Nashville Nonprofit Organization Defrauds State of Grant Money

phases inc

An investigation by the Tennessee Comptroller’s Office has resulted in the indictment of Julia Armstrong, the former director of Phases, Inc. in Nashville, Tennessee.

Phases, Inc. was a nonprofit organization that offered transitional housing and support for women in recovery from drug and alcohol addiction. It also received grant funds from the Tennessee Department of Mental Health and Substance Abuse Services (MHSAS) to support those efforts.

This investigation began after MHSAS reported concerns about Phases, Inc. to the Comptroller’s Office. Notably, MHSAS learned that Phases, Inc. had ceased program operations in 2018 after state monitors inquired with Phases, Inc. about scheduling an onsite visit.

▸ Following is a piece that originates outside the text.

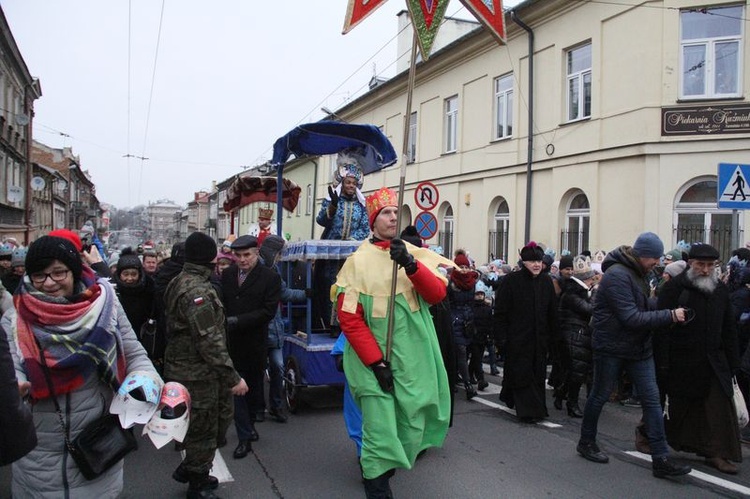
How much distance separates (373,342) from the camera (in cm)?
378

Comptroller investigators determined that Director Julia Armstrong stole at least $6,260 by submitting false claims for services that were not provided.

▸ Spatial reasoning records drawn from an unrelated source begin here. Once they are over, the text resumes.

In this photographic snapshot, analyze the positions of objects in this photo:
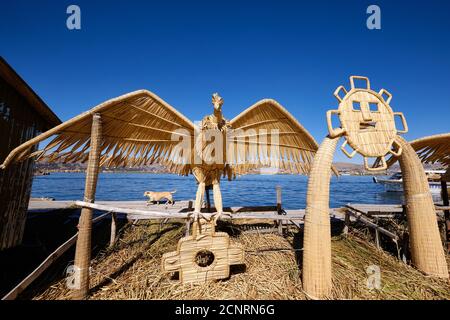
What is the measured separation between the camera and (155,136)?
406cm

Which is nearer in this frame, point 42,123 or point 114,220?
point 114,220

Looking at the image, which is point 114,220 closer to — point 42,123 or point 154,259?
point 154,259

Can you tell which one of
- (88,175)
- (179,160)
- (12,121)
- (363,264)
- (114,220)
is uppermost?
(12,121)

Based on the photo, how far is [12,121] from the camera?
14.7 feet

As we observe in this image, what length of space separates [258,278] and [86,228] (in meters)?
3.02

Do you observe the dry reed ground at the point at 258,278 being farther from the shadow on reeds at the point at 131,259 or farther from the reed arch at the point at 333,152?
the reed arch at the point at 333,152

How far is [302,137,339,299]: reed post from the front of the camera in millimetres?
2904

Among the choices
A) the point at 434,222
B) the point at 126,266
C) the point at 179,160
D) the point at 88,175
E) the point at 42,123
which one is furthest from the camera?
the point at 42,123

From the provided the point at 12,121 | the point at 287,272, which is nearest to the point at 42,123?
the point at 12,121

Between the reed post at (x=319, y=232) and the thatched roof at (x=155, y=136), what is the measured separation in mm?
1380

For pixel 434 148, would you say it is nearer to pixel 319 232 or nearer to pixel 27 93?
pixel 319 232

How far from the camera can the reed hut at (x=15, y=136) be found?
4.19 m

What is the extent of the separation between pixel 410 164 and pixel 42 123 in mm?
9201

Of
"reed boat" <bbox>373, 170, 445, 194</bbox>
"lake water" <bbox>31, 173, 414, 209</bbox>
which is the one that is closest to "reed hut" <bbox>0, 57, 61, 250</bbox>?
"reed boat" <bbox>373, 170, 445, 194</bbox>
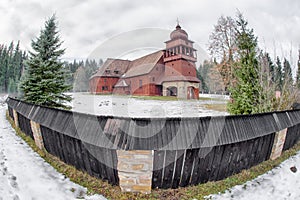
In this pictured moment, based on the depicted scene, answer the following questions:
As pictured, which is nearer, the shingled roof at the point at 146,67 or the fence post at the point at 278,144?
the fence post at the point at 278,144

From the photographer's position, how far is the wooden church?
1213 centimetres

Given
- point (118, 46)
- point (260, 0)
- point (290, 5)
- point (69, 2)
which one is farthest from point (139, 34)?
point (290, 5)

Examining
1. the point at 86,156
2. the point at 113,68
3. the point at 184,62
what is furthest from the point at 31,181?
the point at 113,68

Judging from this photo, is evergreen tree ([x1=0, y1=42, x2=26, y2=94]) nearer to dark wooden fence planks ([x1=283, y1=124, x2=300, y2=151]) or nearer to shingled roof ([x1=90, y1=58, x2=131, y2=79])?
shingled roof ([x1=90, y1=58, x2=131, y2=79])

Armstrong made at least 135 fraudulent entries for services between April 2017 and June 2018. Investigators noted instances in which Armstrong claimed she provided multiple services to clients who were incarcerated and unable to receive services at the time.

The investigation also notes more than 100 questionable disbursements totaling at least $4,645 made during the time when Armstrong had control of Phases, Inc’s operations and finances. These included cash withdrawals and purchases made at liquor stores, lottery stores, tobacco stores, restaurants, car washes, and retail stores. Many purchases were made in Kentucky and Florida.

Phases, Inc. was administratively dissolved by the Tennessee Secretary of State’s Office in April 2018. Comptroller’s Office investigators attempted to contact Armstrong during the course of this investigation, but  they were unsuccessful. Investigators were also unable to obtain records from the nonprofit.

In October 2021, the Davidson County Grand Jury indicted Julia Armstrong on one count of theft over $2,500, one count of forgery over $10,000, and one count of computer theft by fraud over $2,500.